For source extraction, we found that using melodic [12] from the FSL package directly gave meaningful components. However as the code was running slowly on our large datasets, so we adapted it in MATLAB to parallelize some steps. A first step of SVD was used to remove the largest part of the components before calculating the variance that was used to normalize the data. We then reapplied SVD and plotted the log of the singular value spectrum to automatically detect the shoulder at the point with a 45° tangent. We found that although the components with the smallest variance were noise, some activity-related components were still present after the shoulder point. As such, choosing twice the number of components at the shoulder gave a good compromise between keeping activity and removing noise components. ICA was then applied with FastICA [44] (see ICAalamelodic.m file from https://github.com/sophie63/FlyLFM). The sign was chosen so that the average of the positive side of the map was larger than the negative side. The components were then automatically sorted by brain region: we averaged the components maps in anatomically defined regions[14] using regions masks, and chose the main region as the one with the highest average. We removed components corresponding to movement or noise partly automatically (removing components present in more than 5 regions and containing more than 200 separate objects) and partly by hand (see example of typical artifactual components in Fig. S11) using a Jupyter notebook (the notebooks corresponding to the choices made for the figures in this paper can be found at https://github.com/sophie63/FlyLFM).

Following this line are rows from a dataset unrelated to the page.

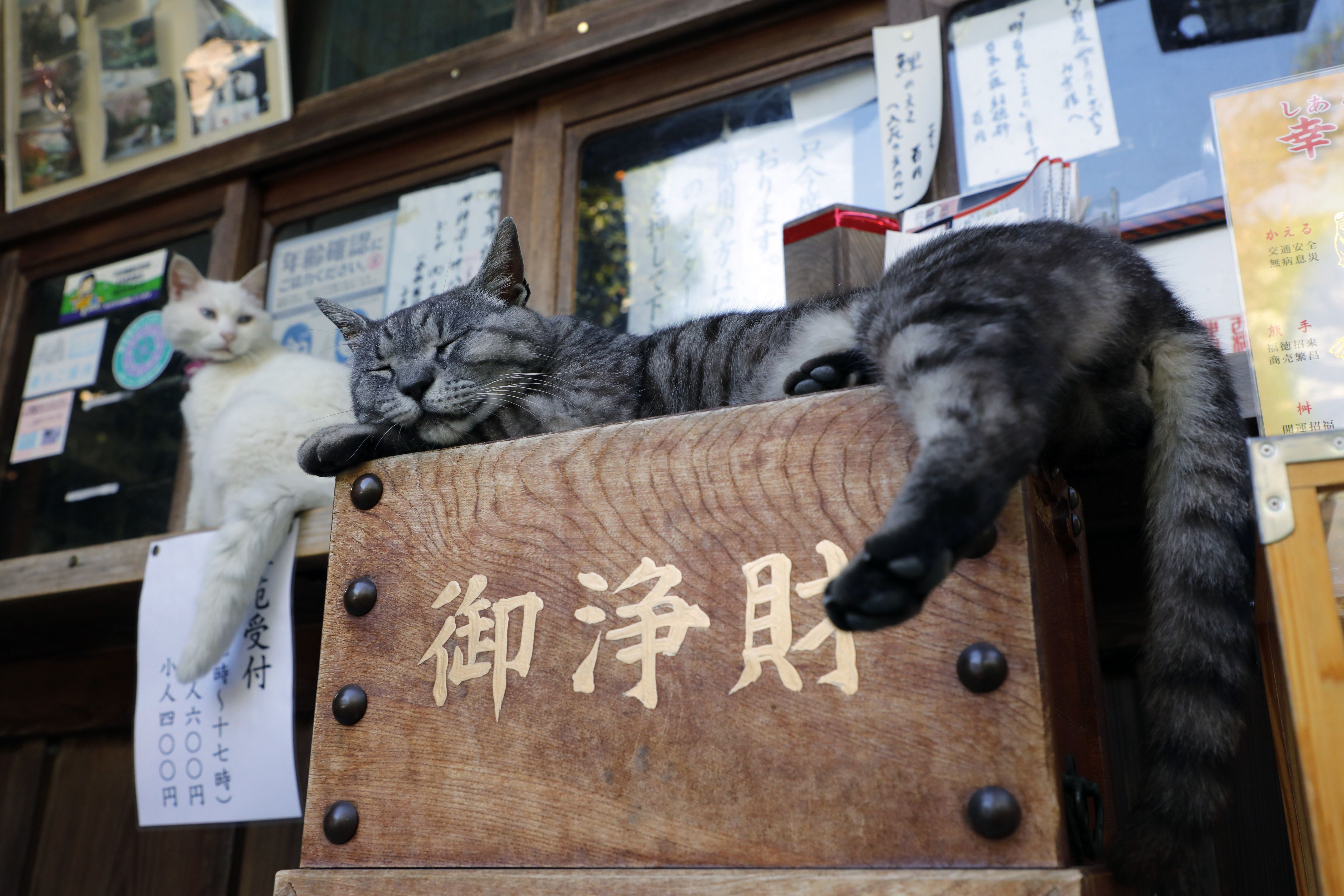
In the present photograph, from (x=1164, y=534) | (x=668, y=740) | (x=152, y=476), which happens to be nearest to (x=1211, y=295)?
(x=1164, y=534)

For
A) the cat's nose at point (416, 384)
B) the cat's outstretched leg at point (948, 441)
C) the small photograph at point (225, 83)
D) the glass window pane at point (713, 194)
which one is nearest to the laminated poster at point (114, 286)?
the small photograph at point (225, 83)

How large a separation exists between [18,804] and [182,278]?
1196mm

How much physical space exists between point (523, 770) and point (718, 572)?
0.24 meters

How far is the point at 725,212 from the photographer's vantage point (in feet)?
6.44

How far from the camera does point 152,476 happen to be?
2.34m

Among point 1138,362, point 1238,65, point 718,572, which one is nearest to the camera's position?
point 718,572

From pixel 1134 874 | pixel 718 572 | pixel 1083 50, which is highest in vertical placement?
pixel 1083 50

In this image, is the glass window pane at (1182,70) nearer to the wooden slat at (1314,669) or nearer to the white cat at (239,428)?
the wooden slat at (1314,669)

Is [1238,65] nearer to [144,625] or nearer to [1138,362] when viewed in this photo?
[1138,362]

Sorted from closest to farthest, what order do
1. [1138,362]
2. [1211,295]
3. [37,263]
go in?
[1138,362] < [1211,295] < [37,263]

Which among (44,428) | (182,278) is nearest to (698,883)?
(182,278)

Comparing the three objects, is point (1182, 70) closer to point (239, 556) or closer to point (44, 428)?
point (239, 556)

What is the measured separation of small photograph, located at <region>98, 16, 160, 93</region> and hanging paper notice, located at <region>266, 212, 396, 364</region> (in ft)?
2.27

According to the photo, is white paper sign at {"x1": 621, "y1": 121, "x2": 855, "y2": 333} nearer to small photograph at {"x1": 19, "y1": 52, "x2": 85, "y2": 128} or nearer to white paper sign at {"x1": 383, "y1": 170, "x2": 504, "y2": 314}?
white paper sign at {"x1": 383, "y1": 170, "x2": 504, "y2": 314}
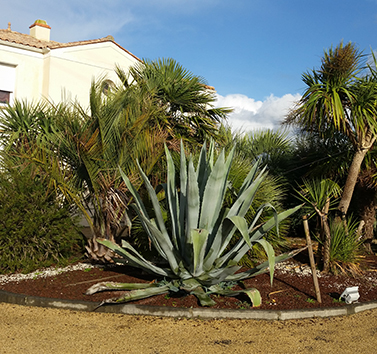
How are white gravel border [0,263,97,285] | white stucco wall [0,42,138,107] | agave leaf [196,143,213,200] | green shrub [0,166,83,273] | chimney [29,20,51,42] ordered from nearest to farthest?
1. agave leaf [196,143,213,200]
2. white gravel border [0,263,97,285]
3. green shrub [0,166,83,273]
4. white stucco wall [0,42,138,107]
5. chimney [29,20,51,42]

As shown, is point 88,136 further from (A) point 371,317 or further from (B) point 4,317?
(A) point 371,317

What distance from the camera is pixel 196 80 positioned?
10219 mm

To obtain the region of interest time series, we first made masks using the PCA/ICA maps. We calculated the standard deviation from the value in the map, and set all voxels with values inferior to 3 times that std to zero. We then used those mask to do a weighted average of the ΔF/F time series.

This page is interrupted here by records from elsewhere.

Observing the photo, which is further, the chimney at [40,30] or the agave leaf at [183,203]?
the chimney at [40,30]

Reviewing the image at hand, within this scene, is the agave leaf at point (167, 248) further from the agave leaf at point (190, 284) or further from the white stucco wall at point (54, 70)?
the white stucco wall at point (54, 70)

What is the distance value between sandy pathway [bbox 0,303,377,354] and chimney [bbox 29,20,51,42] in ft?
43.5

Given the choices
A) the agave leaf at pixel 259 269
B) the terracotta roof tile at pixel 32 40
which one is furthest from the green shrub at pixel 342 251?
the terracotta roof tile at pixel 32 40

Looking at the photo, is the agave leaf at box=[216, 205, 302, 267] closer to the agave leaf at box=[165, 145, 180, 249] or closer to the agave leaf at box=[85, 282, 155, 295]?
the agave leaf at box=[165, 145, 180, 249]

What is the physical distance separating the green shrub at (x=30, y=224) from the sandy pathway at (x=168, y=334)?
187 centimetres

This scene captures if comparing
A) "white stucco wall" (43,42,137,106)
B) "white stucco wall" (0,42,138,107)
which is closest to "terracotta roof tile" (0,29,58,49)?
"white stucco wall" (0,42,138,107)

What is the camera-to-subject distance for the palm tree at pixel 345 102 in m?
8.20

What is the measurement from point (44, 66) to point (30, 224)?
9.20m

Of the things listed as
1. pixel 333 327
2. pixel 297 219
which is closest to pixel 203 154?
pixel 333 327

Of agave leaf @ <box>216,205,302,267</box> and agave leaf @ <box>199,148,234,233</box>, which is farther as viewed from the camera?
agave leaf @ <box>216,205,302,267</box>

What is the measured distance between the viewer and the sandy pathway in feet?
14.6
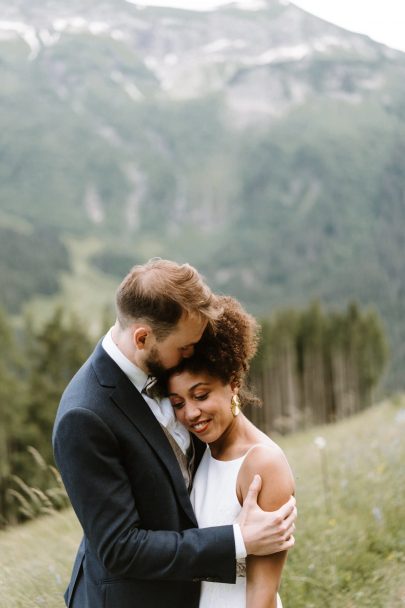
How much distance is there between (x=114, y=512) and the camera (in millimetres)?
3686

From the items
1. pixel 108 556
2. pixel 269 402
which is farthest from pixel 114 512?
pixel 269 402

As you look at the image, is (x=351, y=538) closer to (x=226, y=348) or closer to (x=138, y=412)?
(x=226, y=348)

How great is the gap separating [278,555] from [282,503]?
0.29 meters

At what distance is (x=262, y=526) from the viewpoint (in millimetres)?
3859

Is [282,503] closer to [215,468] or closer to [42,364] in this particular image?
[215,468]

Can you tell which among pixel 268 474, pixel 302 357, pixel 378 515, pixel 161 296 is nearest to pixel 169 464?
pixel 268 474

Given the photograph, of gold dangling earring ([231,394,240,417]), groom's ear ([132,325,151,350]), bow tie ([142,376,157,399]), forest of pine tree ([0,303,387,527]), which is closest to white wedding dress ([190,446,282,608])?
gold dangling earring ([231,394,240,417])

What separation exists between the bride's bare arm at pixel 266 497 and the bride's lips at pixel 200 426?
276 mm

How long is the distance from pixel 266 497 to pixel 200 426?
0.50 m

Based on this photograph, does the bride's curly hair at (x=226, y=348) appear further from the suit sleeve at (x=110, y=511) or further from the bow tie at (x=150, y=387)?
the suit sleeve at (x=110, y=511)

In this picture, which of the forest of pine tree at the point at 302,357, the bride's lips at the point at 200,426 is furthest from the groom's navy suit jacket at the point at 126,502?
the forest of pine tree at the point at 302,357

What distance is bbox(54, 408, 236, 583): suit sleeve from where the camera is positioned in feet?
12.0

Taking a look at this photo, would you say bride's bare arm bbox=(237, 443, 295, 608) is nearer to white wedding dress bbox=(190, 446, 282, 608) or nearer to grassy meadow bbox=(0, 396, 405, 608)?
white wedding dress bbox=(190, 446, 282, 608)

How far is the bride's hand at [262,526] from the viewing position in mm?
3854
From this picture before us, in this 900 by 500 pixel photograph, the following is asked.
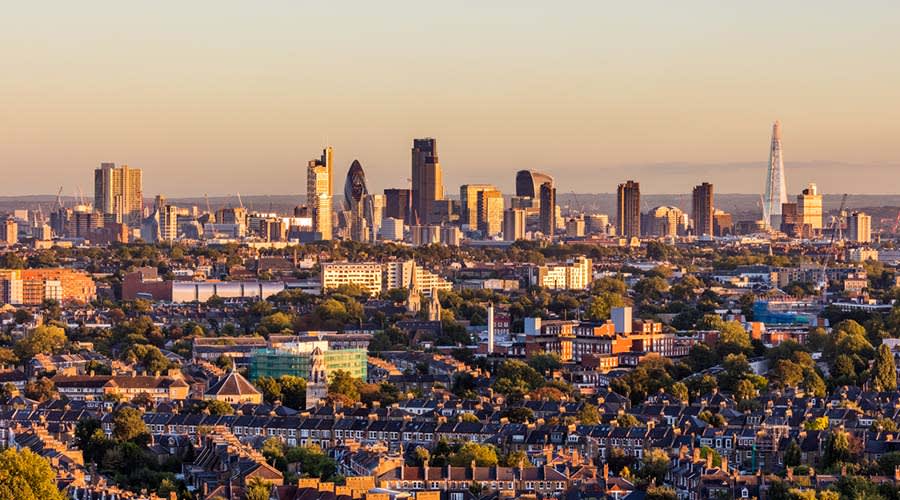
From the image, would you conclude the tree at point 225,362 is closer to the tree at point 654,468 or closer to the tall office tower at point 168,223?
the tree at point 654,468

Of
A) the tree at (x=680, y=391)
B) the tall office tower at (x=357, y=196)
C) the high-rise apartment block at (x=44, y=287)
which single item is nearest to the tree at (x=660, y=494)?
the tree at (x=680, y=391)

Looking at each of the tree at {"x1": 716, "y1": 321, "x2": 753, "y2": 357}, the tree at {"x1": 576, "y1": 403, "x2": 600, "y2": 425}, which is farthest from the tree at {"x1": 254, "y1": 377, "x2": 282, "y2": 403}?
the tree at {"x1": 716, "y1": 321, "x2": 753, "y2": 357}

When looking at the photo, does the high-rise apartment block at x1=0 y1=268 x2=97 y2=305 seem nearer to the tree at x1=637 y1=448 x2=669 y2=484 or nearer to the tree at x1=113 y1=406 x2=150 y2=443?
the tree at x1=113 y1=406 x2=150 y2=443

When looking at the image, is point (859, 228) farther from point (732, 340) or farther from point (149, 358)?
point (149, 358)

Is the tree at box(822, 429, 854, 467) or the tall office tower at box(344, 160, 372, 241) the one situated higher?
the tall office tower at box(344, 160, 372, 241)

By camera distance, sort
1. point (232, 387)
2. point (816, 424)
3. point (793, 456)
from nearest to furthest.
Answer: point (793, 456)
point (816, 424)
point (232, 387)

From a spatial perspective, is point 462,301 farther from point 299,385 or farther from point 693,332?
point 299,385

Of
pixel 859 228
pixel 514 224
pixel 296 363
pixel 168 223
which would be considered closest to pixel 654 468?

The time series for turning left or right were obtained by convolving the optic flow for the ball going left or right, with a kernel corresponding to the impulse response of GCaMP6. These time series were then regressed with the components’ time series, and we inspected the maps with the strongest regression coefficients.
Image manipulations
The Fig. 1B bar was added with ImageJ and the 3D rendering was done in Icy [45], in which transparency and contrast were adjusted globally on the volume. The component’s maps were thresholded at 3 × σ, and only the positive part of the map was displayed. The image contrast was then globally adjusted in ImageJ, and the figures panels were assembled in Inkscape.
Code availability
The MATLAB and Python code for preprocessing, PCA/ICA and sorting of the components is available at https://github.com/sophie63/FlyLFM.
Author Contributions
R. Greenspan and T. Katsuki had the idea of using light field microscopy to image the whole fly brain. T. Sejnowski proposed to use PCA and ICA to extract activity from the recordings. T. Jia performed data analysis and curation. L. Grosenick, M. Broxton and K. Deisseroth provided advice and training on the light field microscopy setup, the code for 3D deconvolution, and a computational infrastructure for deconvolving large numbers of volumes. R. Greenspan and T. Sejnowski supervised the research. T. Katsuki performed early experiments and advised S. Aimon throughout the project. S. Aimon designed and performed the experiments presented in this paper, did most of the analysis, and wrote the manuscript. All the authors critically reviewed the manuscript.
Acknowledgements
We thank Jürgen Schulze, Joseph Keefe and Calit2 for generously providing a GPU cluster. Charles F. Stevens contributed many helpful discussions and comments on this manuscript. Angelique Paulk provided valuable advice on the floating ball setup. Stephen M. Smith helped with reproducing parts of melodic in MATLAB, Ryan Shultzaberger helped with R and bash, Daniel Soudry helped with source extraction, and Nicolas Aimon helped with fitting time series in python. Alexander Pope helped with fly preparation. M. Nitabach and V. Pieribone gave us UAS-ArcLight flies and the Nitabach laboratory provided technical support on imaging ArcLight.